THE WHITE HOUSE, WASHINGTON, DC

They sat in silence in the Situation Room staring at the high-definition images on the large TV screens as emergency crews from multiple counties descended onto Newport News, the sight reminiscent of the Truman incident a week before. Body bags once more lined the piers and also streets, as an army of rescue crews dug through the rubble of several flattened city blocks.

President Cord Macklin contemplated the ghostly feed with growing anger. Although the result of the blast could have been far worse had that boat been allowed to get closer to shore and to Bush, the scenes were nonetheless the stuff of nightmares.

And on top of dealing with this unprecedented disaster on the home front — and on his watch — the president also had to face the repercussions of this attack abroad. The latest damage report from Bush indicated that the carrier would not be heading out to sea in the foreseeable future.

Macklin had already made the single phone call that activated the massive government machine to provide every possible support to the navy town. Multiple local, state, and federal emergency response agencies under the coordination of the Department of Homeland Security had taken over warehouses just beyond the blast zone to set up a headquarters to deal with the disaster. Although radiation fallout had been contained over the water, crews still wore hazmat suits as a precaution. Working thirty-minute shifts inside the kill zone below 6th Street, they searched for survivors while helicopters flew nonstop carrying victims to hospitals in a five-state area.

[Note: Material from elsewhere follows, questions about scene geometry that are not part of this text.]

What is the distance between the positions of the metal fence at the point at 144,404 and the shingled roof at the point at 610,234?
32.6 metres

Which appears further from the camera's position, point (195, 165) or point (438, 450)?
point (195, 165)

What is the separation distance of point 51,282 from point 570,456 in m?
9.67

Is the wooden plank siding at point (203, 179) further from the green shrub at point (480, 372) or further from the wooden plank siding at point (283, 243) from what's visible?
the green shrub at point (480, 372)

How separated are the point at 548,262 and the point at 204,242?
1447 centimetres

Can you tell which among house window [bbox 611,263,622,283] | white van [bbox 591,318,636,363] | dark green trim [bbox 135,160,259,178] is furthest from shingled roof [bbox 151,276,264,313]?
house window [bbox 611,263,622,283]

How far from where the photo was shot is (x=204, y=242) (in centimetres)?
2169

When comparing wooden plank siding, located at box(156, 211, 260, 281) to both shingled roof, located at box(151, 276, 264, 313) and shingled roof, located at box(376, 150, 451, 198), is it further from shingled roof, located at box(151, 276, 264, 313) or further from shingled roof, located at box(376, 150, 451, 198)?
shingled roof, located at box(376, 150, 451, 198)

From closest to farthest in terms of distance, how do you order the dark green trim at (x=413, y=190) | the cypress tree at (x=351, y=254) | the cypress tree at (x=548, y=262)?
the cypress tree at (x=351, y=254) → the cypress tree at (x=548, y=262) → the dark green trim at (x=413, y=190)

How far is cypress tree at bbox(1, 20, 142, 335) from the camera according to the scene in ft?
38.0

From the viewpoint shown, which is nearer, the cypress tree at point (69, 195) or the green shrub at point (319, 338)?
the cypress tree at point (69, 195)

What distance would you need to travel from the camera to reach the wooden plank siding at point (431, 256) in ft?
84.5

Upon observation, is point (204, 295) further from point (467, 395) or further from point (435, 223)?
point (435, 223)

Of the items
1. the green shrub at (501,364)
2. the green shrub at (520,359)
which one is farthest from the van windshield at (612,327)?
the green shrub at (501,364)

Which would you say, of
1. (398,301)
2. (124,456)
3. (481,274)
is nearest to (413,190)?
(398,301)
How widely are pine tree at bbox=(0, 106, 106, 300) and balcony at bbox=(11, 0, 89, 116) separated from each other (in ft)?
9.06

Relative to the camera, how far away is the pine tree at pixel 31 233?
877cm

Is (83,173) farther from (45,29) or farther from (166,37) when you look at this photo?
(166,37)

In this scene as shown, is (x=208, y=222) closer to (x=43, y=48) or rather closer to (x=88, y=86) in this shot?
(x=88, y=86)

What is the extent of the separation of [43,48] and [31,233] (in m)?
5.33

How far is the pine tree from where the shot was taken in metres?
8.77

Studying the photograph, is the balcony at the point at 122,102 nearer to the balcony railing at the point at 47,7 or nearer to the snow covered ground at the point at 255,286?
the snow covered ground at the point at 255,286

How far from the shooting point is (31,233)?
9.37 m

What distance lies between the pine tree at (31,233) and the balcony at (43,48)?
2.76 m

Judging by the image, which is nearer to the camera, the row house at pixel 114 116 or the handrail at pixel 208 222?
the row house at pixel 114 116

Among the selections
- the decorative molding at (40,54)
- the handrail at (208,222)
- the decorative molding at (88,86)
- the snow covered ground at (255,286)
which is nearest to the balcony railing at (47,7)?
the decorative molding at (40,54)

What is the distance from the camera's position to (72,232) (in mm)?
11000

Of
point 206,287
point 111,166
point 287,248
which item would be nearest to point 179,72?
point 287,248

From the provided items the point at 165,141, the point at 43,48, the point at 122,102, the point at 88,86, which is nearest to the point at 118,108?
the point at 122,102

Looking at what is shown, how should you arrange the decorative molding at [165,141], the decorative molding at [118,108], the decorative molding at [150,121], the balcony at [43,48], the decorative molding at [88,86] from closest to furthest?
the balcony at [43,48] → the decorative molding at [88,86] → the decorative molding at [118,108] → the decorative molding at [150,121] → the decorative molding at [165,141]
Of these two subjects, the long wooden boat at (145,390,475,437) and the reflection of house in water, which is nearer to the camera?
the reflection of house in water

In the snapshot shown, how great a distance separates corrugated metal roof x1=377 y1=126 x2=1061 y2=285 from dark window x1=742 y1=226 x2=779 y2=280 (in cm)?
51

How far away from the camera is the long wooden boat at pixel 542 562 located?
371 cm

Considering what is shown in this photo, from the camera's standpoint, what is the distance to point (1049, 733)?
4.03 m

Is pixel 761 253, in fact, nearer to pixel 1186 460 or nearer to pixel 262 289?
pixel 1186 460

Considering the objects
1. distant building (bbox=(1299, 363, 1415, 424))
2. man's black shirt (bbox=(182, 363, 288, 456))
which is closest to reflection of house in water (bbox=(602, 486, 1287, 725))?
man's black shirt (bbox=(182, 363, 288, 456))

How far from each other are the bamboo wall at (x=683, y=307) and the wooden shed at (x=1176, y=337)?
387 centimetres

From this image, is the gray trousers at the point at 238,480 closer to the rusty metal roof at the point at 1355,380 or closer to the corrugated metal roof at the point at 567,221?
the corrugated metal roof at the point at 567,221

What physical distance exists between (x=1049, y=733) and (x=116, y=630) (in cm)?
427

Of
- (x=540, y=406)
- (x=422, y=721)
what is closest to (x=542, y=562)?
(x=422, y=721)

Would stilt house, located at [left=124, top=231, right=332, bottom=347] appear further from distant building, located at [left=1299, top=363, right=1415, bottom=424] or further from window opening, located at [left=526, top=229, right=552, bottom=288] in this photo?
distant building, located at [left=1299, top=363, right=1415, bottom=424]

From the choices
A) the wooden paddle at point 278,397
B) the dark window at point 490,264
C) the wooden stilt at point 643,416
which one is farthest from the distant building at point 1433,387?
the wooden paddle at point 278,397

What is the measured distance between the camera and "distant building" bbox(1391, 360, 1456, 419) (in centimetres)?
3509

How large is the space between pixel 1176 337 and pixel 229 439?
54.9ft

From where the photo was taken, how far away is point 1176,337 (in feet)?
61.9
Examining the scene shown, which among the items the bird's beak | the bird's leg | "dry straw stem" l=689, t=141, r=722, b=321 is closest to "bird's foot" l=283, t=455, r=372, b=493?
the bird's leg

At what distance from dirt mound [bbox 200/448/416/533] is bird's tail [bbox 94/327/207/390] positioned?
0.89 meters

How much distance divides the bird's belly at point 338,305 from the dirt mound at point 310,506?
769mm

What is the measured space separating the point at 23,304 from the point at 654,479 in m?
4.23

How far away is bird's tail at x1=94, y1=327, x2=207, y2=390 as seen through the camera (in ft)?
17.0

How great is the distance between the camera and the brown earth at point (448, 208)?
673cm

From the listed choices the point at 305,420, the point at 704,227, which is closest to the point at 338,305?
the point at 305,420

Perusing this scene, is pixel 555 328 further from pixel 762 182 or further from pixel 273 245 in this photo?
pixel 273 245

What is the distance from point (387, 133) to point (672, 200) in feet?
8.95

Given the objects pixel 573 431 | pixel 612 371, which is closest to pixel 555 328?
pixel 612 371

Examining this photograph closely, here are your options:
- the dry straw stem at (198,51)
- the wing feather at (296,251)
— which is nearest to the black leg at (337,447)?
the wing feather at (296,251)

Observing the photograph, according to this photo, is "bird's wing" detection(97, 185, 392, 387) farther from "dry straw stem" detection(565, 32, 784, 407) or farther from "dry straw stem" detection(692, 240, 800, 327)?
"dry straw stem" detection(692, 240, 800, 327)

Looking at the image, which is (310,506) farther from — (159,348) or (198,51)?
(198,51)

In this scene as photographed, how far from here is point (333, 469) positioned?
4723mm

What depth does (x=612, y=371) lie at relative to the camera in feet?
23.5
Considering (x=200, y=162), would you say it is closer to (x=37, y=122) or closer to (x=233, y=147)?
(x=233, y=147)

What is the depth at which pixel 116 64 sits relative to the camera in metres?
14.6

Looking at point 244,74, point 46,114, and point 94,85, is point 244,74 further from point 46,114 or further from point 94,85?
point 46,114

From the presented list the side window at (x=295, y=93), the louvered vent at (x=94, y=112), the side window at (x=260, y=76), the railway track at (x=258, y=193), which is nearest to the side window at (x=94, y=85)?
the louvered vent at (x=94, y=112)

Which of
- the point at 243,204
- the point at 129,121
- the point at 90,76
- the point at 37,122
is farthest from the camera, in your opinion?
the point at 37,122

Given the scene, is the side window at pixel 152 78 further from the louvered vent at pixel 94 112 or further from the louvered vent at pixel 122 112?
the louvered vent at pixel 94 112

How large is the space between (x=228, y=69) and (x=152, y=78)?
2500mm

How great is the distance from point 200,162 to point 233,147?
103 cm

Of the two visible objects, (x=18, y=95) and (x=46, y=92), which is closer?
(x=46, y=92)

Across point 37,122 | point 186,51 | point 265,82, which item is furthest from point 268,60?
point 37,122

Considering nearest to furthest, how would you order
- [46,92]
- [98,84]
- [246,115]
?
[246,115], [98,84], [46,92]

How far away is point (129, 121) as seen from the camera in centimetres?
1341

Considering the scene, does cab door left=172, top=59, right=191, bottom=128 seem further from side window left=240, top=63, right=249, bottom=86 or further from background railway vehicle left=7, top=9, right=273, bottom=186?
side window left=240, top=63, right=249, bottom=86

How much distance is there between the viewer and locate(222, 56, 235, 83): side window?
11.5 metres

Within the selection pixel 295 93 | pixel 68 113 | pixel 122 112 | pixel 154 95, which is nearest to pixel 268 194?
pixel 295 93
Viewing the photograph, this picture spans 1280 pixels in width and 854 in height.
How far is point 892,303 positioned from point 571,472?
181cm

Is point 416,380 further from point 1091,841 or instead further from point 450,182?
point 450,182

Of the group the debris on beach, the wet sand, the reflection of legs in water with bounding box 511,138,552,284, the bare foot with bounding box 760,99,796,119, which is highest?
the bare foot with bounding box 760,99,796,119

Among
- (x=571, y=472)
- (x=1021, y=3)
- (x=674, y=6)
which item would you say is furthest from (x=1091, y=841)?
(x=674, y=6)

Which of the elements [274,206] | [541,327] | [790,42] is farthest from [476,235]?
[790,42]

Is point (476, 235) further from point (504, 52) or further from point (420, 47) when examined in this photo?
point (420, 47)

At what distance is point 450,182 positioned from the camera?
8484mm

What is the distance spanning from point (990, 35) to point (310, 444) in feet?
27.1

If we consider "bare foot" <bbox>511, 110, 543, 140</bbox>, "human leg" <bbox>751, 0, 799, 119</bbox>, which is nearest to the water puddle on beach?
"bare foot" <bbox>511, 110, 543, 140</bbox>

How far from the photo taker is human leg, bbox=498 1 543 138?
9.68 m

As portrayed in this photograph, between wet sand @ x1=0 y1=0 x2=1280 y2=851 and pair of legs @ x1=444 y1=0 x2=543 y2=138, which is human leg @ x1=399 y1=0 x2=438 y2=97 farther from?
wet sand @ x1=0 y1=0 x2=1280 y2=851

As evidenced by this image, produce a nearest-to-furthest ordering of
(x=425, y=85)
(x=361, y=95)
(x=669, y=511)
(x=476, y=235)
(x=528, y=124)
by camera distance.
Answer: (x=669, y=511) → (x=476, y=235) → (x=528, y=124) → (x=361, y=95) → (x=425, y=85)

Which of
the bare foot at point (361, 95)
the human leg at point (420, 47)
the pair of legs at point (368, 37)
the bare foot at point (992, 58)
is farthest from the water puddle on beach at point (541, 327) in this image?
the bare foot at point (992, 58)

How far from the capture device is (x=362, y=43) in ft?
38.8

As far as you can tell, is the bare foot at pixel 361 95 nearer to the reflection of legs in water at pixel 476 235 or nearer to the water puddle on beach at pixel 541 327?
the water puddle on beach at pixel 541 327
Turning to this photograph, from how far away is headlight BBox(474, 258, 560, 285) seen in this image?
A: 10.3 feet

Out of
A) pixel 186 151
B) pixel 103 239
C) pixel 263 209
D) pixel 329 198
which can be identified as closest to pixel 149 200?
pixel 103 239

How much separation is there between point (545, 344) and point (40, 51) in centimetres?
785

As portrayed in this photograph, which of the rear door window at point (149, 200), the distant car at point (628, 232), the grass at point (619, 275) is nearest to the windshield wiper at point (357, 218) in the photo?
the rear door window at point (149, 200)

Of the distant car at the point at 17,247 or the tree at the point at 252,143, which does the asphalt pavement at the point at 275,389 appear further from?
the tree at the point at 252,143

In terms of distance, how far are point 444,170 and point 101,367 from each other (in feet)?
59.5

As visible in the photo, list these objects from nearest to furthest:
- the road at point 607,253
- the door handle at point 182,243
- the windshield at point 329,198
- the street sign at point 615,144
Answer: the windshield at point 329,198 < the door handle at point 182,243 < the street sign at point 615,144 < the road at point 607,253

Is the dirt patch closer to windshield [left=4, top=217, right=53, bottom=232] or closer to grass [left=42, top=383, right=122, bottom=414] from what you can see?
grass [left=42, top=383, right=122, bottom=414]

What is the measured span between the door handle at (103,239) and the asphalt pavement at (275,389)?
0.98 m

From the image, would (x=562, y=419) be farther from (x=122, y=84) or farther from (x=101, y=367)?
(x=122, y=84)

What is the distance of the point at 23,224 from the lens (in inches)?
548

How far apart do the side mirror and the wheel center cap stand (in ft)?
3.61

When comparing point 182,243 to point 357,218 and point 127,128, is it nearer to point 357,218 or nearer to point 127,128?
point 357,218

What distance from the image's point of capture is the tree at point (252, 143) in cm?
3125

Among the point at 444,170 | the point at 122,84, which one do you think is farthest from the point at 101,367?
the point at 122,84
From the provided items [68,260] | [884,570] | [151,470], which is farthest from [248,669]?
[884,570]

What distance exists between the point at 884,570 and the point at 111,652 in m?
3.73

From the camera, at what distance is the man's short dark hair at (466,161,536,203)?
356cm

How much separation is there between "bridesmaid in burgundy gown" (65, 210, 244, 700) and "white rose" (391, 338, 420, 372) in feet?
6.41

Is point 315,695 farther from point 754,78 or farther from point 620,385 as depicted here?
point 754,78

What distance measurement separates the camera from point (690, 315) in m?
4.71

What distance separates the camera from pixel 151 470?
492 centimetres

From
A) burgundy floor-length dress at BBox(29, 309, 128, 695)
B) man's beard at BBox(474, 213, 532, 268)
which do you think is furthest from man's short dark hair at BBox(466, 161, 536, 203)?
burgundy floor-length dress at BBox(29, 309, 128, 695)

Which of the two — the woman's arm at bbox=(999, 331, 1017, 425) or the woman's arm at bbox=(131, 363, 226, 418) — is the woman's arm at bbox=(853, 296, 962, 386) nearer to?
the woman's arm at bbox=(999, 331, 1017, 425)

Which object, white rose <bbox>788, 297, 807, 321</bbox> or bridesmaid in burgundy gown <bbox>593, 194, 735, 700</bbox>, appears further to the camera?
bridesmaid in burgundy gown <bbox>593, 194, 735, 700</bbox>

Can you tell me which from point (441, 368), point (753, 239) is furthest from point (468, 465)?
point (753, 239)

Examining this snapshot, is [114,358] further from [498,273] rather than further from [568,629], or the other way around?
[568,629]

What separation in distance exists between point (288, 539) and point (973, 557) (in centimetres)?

It was a disaster on a scale unseen in America, but it was still only a small fraction of the damage that would have occurred had that Coast Guard Defender boat not stopped the rogue Boston Whaler when it did.

“And we now have a connection,” Hartwell Prost said, referring to the intelligence extracted from Prince Omar Al Saud by a CIA team operating out of a black ops site in Poland, where Cmdr. Jake Russo’s team had delivered the HVT after a brief stopover in Germany.

Macklin frowned. His first reaction after hearing the intel had been to get on the horn with President Xi Jiechi and confront him with the secret arrangement between the Saudi prince and General Deng Xiangsui. But Prost had talked him out of it, arguing that it was more valuable that the general didn’t know he had been made — for a time. Meanwhile, Prost was working with Secretary of State Brad Austin to go after the prince’s assets, as well as his supporters in Saudi Arabia, which included members of the royal family.